Given problem —
Convert the rows below into a JSON list of strings, one string per line and no blank lines, starting at the line that contains "This image reveals" and ending at the end of the rows, with both ends included. Leave the pictures out of the answer.

[START OF Provided information]

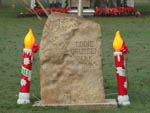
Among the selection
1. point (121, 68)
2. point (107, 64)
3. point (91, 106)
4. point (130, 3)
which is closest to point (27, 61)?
point (91, 106)

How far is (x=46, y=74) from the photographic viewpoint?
9.45m

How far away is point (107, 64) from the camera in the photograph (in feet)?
48.9

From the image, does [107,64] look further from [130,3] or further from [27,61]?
[130,3]

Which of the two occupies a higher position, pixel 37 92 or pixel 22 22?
pixel 37 92

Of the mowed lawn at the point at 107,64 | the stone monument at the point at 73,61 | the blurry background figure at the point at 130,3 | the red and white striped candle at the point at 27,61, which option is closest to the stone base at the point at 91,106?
the stone monument at the point at 73,61

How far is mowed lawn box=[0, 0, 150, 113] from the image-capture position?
9605 millimetres

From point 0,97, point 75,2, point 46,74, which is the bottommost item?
point 75,2

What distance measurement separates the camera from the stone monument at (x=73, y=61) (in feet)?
30.7

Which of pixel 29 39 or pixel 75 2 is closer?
pixel 29 39

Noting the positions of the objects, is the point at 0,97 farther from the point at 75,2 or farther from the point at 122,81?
the point at 75,2

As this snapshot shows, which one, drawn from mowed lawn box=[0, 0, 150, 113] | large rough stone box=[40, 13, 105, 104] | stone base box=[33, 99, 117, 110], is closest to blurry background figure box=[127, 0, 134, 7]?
mowed lawn box=[0, 0, 150, 113]

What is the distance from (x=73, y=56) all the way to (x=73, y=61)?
0.08m

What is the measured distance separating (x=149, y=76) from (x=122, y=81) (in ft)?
11.4

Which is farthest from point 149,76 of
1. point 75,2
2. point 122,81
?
point 75,2
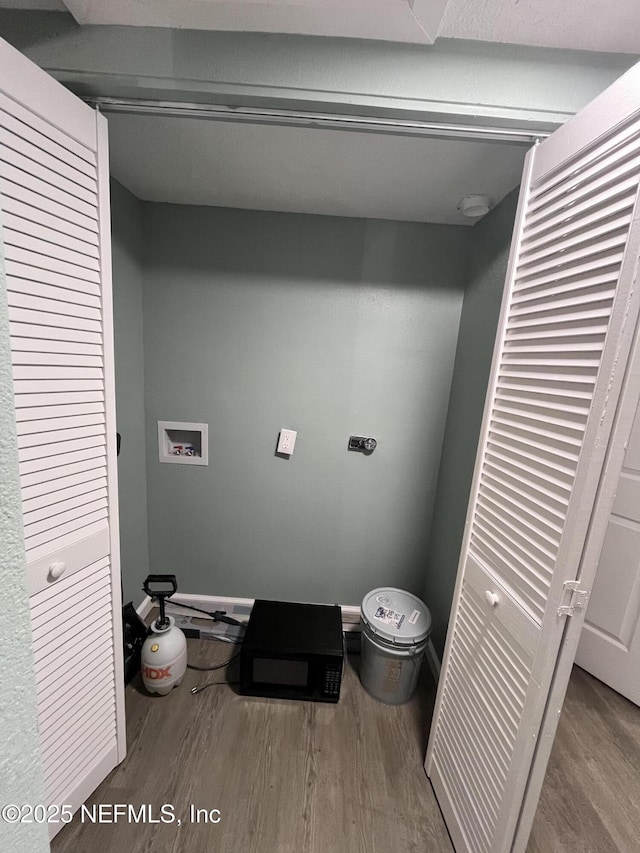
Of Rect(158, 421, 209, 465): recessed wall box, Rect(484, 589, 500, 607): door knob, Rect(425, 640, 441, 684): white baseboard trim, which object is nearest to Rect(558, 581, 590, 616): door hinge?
Rect(484, 589, 500, 607): door knob

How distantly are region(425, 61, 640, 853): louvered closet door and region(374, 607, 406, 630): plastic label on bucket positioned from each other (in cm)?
42

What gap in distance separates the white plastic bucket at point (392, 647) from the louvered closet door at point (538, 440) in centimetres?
35

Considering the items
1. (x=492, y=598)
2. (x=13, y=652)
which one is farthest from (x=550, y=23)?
(x=13, y=652)

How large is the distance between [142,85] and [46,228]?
47cm

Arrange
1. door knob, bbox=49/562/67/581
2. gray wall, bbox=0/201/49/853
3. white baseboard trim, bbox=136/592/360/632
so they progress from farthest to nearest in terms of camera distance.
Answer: white baseboard trim, bbox=136/592/360/632 → door knob, bbox=49/562/67/581 → gray wall, bbox=0/201/49/853

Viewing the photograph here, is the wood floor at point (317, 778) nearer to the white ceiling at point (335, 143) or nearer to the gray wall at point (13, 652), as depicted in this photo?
the gray wall at point (13, 652)

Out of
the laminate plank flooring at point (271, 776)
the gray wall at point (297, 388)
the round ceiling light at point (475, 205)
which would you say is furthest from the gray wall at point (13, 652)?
the round ceiling light at point (475, 205)

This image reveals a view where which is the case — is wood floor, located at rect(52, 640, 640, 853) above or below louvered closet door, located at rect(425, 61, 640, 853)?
below

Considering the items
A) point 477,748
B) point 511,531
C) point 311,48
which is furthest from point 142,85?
point 477,748

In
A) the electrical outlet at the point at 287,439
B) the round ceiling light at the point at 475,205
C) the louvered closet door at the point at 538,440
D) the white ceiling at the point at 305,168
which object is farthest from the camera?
the electrical outlet at the point at 287,439

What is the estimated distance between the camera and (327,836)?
111 centimetres

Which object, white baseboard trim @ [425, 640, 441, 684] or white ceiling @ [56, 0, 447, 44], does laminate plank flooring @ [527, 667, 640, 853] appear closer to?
white baseboard trim @ [425, 640, 441, 684]

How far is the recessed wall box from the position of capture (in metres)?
1.83

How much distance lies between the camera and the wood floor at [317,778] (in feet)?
3.63
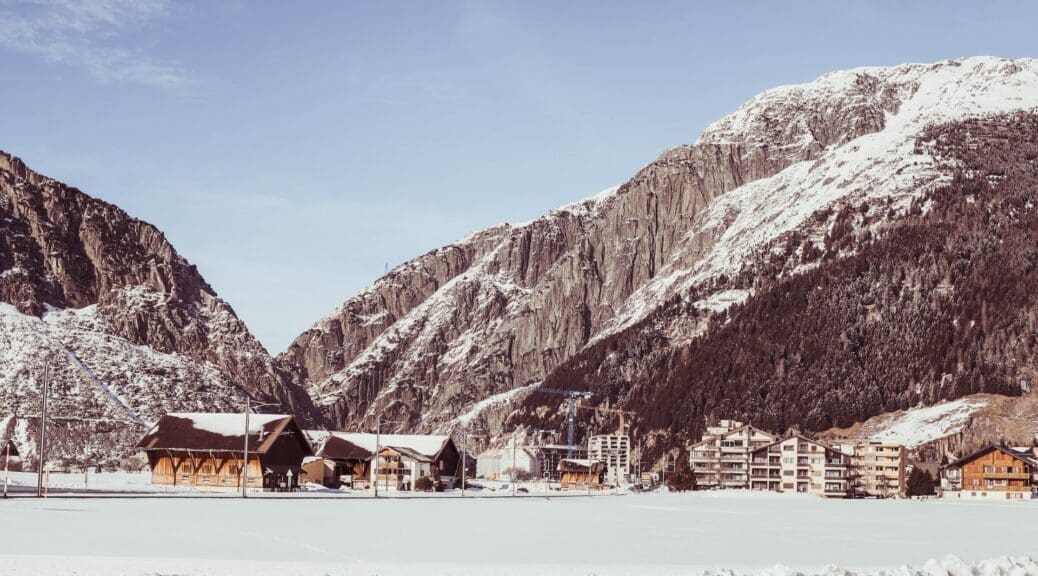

[END OF Provided information]

Written solution —
[
  "This image reveals a view where which is the case — is wood floor, located at rect(52, 640, 640, 853) above or below louvered closet door, located at rect(425, 61, 640, 853)?",
  "below",
  "Considering the items",
  "A) point 477,748",
  "B) point 511,531",
  "C) point 311,48",
  "which is furthest from point 142,85?",
  "point 477,748",
  "In",
  "A) the electrical outlet at the point at 287,439",
  "B) the round ceiling light at the point at 475,205",
  "C) the louvered closet door at the point at 538,440",
  "D) the white ceiling at the point at 305,168",
  "which object is farthest from the camera?",
  "the electrical outlet at the point at 287,439",
  "What is the estimated distance between the camera and (327,836)?",
  "111 centimetres",
  "Which object, white baseboard trim @ [425, 640, 441, 684] or white ceiling @ [56, 0, 447, 44], does laminate plank flooring @ [527, 667, 640, 853] appear closer to?",
  "white baseboard trim @ [425, 640, 441, 684]",
  "How far is the recessed wall box from the position of capture (in metres)?",
  "1.83",
  "How much distance lies between the camera and the wood floor at [317,778] (in feet)?",
  "3.63"
]